Verification Life Cycle
So what does modern verification flows look like today? Of course, these things vary from company to company - same as with the chip design flows I discussed in the last video. But here is a skeleton outline.
Verification should be embedded throughout the entire design process. So you start with verification planning, creating the test plan, defining the IPs needed, and so on.
The next thing is to verify whether the architecture is correct. Making sure to catch any high level protocol errors while everything is still very abstract and at an early stage.
You might want to create "architectural models", which simulate the device's target use cases and workload. This helps flesh out the device's security, performance and power needs. It also aids with low-level software and firmware development, which is often being done at the same time.
After that is a very intensive step called pre-silicon verification. Here, pre-designed chip IPs are tested to see whether it works as advertised. If the IP has already been pre-verified, that can be skipped, a significant time save. Then the pre-designed IP is integrated into the overall SOC and tested for accuracy at an overall system level. This is repeated as other IPs are added to the final design.
As part of this pre-silicon verification step, it is general practice to prototype the hardware code in emulators or chips called Field Programmable Gate Arrays or FPGAs.
An FPGA is designed to be configurable after fabrication, meaning that they are ideal for testing hardware/software use cases like an OS boot.
Once everything works, the system goes to a fab for fabbing into a chip.
Once the fab does its job, the chip goes through another lengthy and detailed process called post-silicon verification. This is the last step before the chip goes out to customers.

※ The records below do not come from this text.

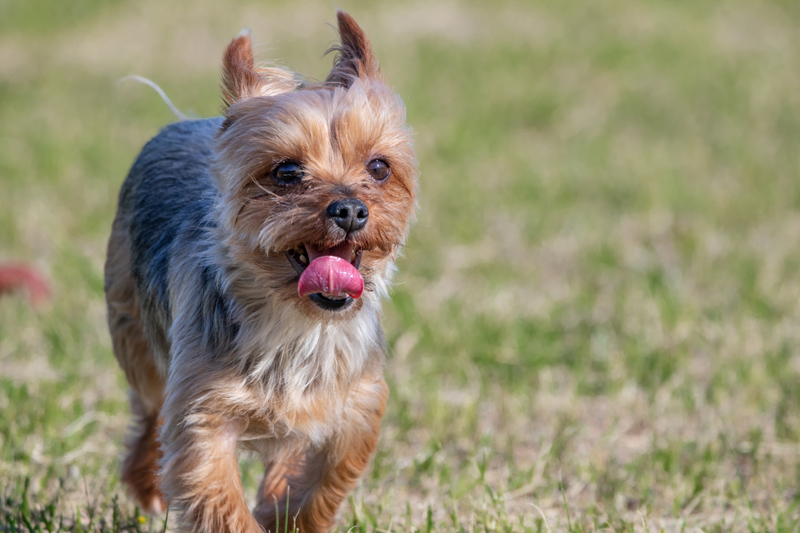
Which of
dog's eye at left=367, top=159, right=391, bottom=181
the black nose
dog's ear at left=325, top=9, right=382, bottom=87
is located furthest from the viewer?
dog's ear at left=325, top=9, right=382, bottom=87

Here, the major benefit is that you are able to run the use case tests on actual silicon hardware. The major drawback however, is that debugging is much more difficult since obviously you cannot easily dissect what exactly is going on inside the thing.
The Verification Gap
Over time, verification has come to take up a significant portion of total product development time. It is often said that functional verification alone takes up 70% of the design team's energy and time in the product development cycle.
I do want to note that this statistic is clearly not a scientific measurement because I have also seen claims of 40%, 50%, and 60% depending on the source. Regardless the point is clear: This stuff is time-consuming.

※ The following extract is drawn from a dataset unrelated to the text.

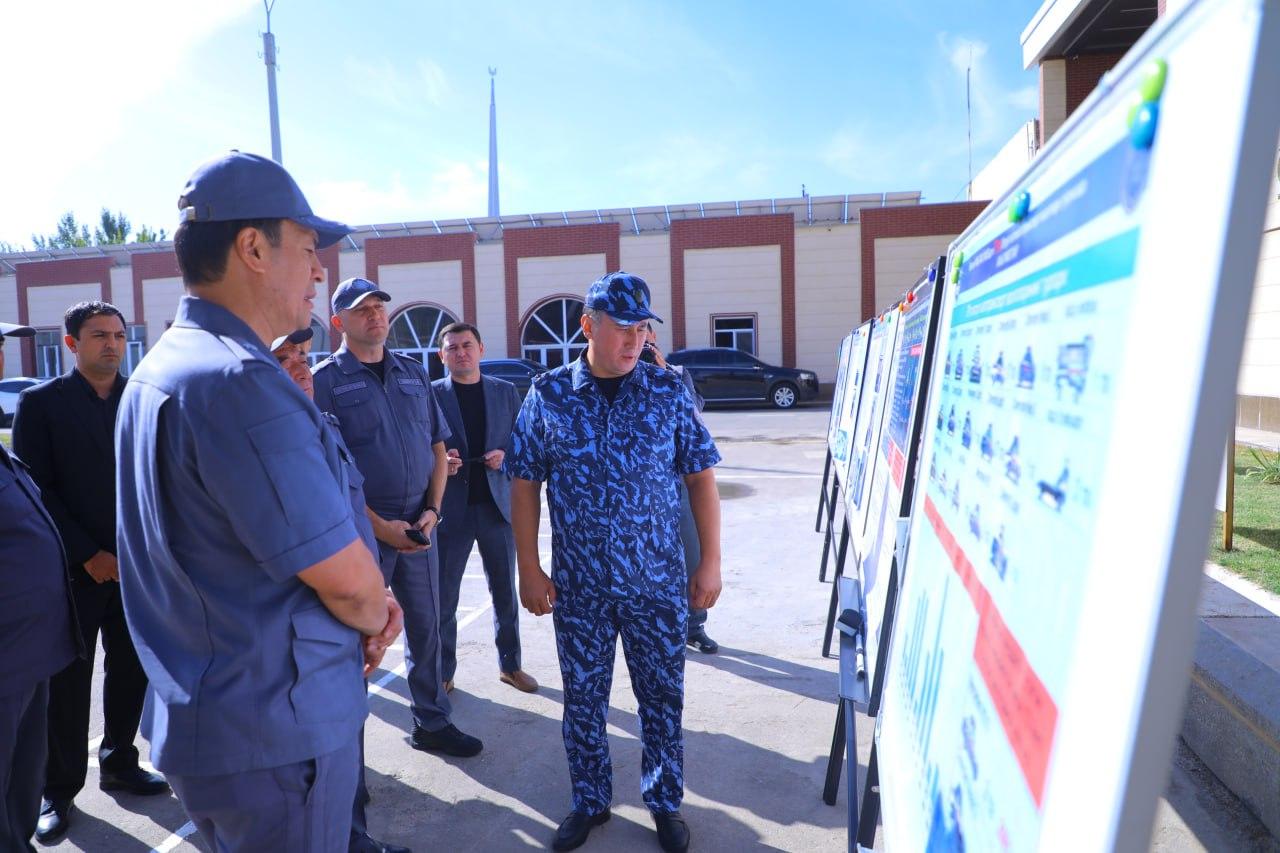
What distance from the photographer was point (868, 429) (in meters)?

I spoke about the rapid growth in design verification engineer jobs in the past ten or so years. The same study finds that individual chip designers spend a lot of their working time on verification:
> In 2014, design engineers spent on average 47 percent of their time involved in design activities and 53 percent of their time in verification. While in 2018 we found that design engineers spent on average 54 percent of their time involved in design activities and 46 percent of their time in verification.
The expansion in verification jobs and time spent is because of what we call the "verification gap". Modern day verification tools cannot keep up with the accelerating complexity of today's modern chip designs.

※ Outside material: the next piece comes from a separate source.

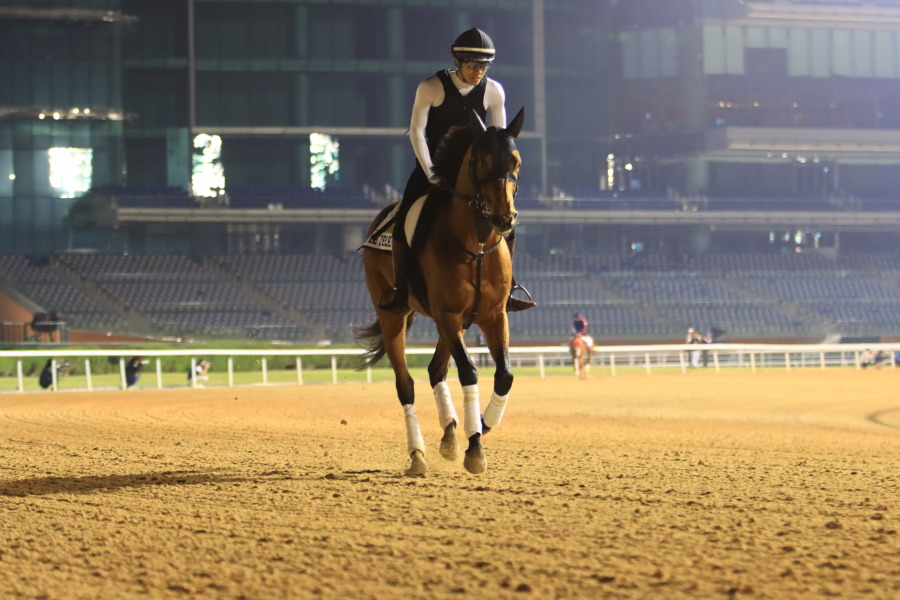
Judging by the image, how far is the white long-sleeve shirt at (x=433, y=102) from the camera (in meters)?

The sheer number of test cases that exist, in some cases estimated to be around 10 to the 80th power, means that it is impossible to look at every possible test case in existence. The exploding numbers are exacerbated by a few modern design trends - two of which I want to specifically call out here.
Trend 1: The System on Chip
One of the fastest growing trends in modern chip design is related to the aforementioned SOC. An SOC integrates a whole bunch of different, often pre-designed IP components together on one microchip. The benefits of a SOC design are gains in performance, size, and power consumption.
A well known example is the Apple A-series chips. These are systems on chips that integrate a CPU with dedicated neural network hardware, GPU, image processing, and more.
The design work impact associated with building a SOC is not that great. But the verification impact gets very large. This is because you are essentially integrating other people's code to your own projects, and it all needs to be tested.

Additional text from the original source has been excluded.